Once you've got your third-parties under control, set up a tag management solution and identified the business value you will still have some third-parties on your site. What can we do to mitigate the risk that those critical third-parties pose? There are a number of methods to minimise the risk, such as loading the third-party scripts with an async or defer tag (after ensuring that the third-party script doesn't use document.write()!) The problem is that these third-party scripts can still make calls to fourth- and fifth- and sixth- ... parties, which can multiply the risk posed to your site. We know this through using tools such as request map which highlights how requests to these third-parties are made.

Third-party calls can become complex and hard to manage
Third-party calls can become complex and hard to manage

We don't currently have a good way to prevent these nth-party calls. Or at least not that people are using in the wild. Content-Security-Policy is a proposed HTTP Header which prevents cross-site scripting (XSS) attacks. It does this by defining whitelists of domains which can load scripts, styles images etc. from. This prevents resources being requested from malicious domains at the client-side. CSP is pretty widely supported amongst the major browsers and as it is just an HTTP header it can be set by any server-side language, any web server and any CDN. Using your CDN would allow you to define geographic-specific third-party script whitelists which would be great to prevent calls to social networks from inside China, as an example. I've built a quick example to demonstrate the concept on my site:

Console message when unexpected third-party asset is blocked
Console message when unexpected third-party asset is blocked

CSP will beacon back JSON every time a resource is blocked, it also has a report-only feature, where the request still happens at the client but it would allow you to report on unknown third-parties for further analysis. A potential secondary benefit is that you can define the protocol in the CSP - thus enforcing HTTPS on the requests and better respecting your customers' privacy.
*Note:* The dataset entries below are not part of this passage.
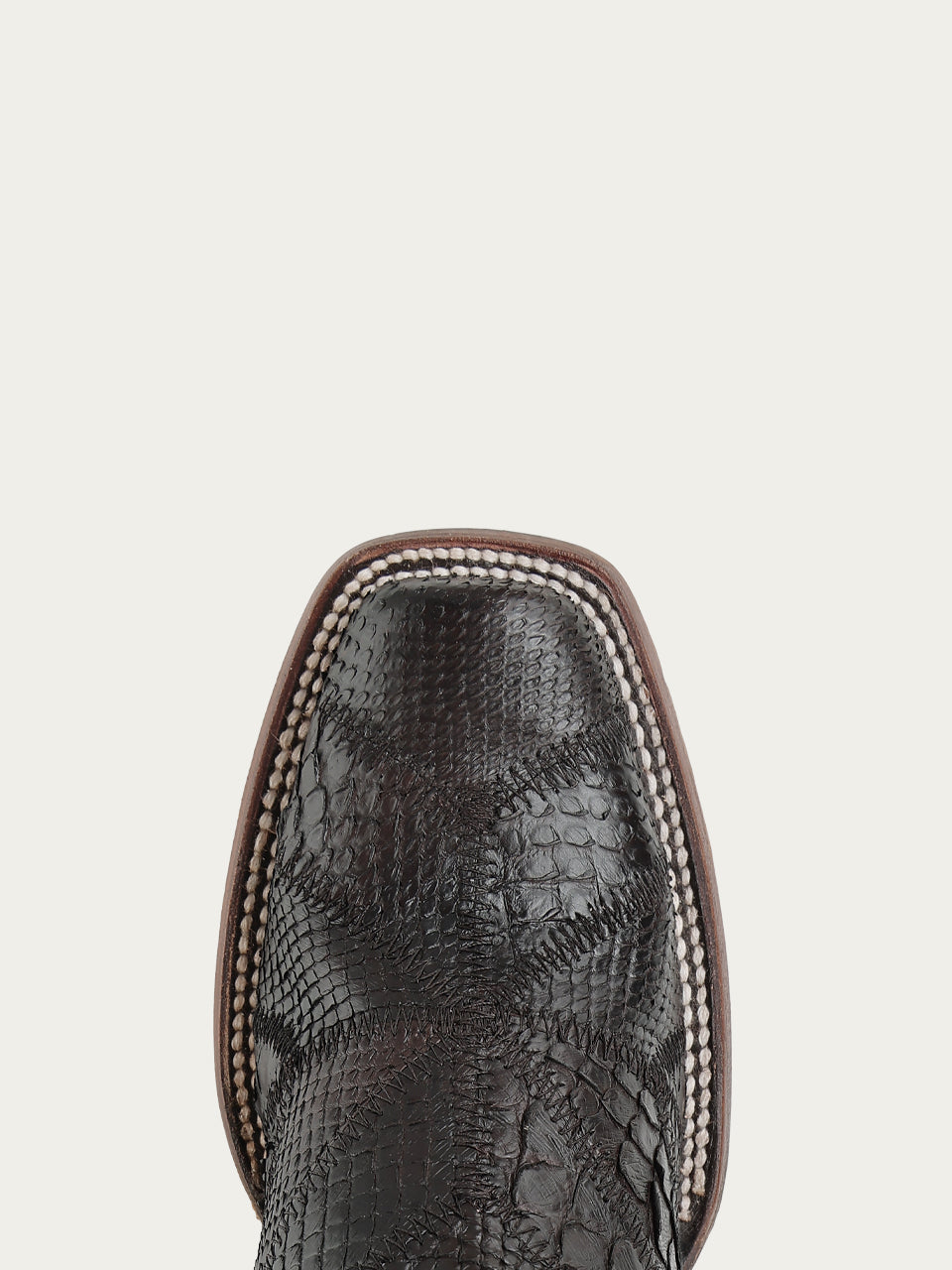 Women's Corral Chocolate Genuine Python Boots with Patchwork & Eagle Overlay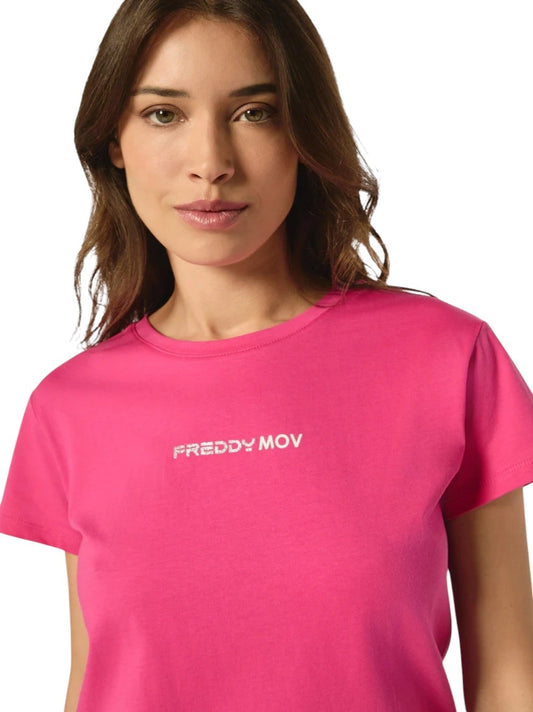 Freddy T-shirt donna girocollo in jersey con piccola stampa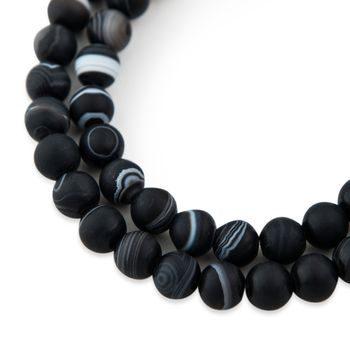 Black striped agate 8 mm matte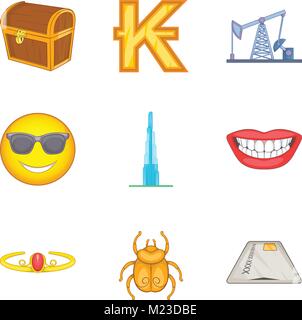 Money wealth icons set, cartoon style Stock Vector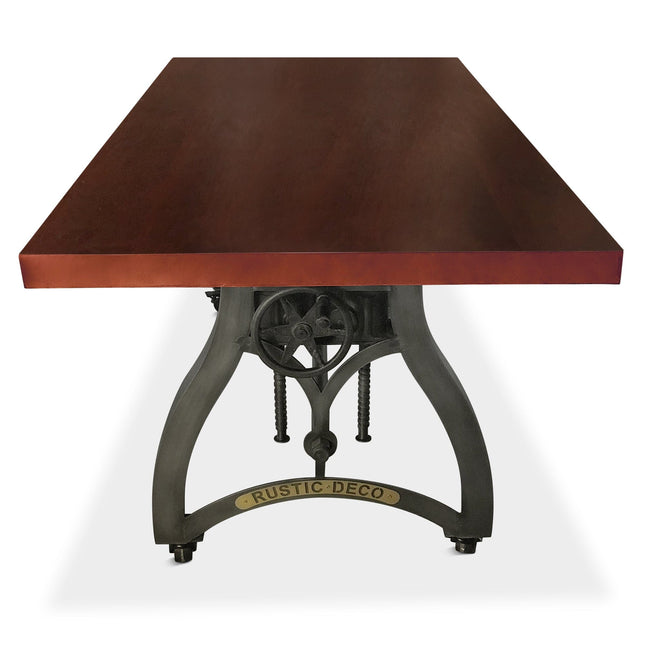 Crescent Industrial Dining Table - Adjustable Height - Casters - Mahogany - Rustic Deco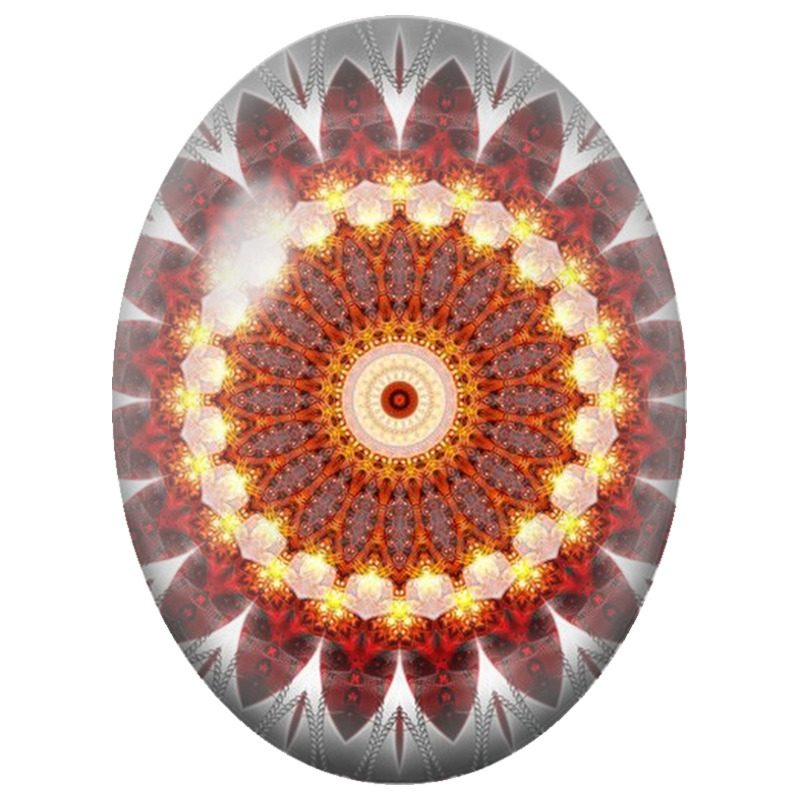 Cabochon en Verre Illustré Mandala Fractal Rouge, Noir et Blanc 13x18, 18x25 ou 30x40mm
I can see a future where tag managers will integrate with CDNs (through great APIs) and will automatically create CSPs based on the tags that are loaded for each page and geography. Wouldn't that be nice! Until then, though, it will take some manual intervention to get CSPs up-and-running.

Would you use this to restrict the third-parties on your site or is CSP too extreme for your needs? Please let me know if you try it out in the wild!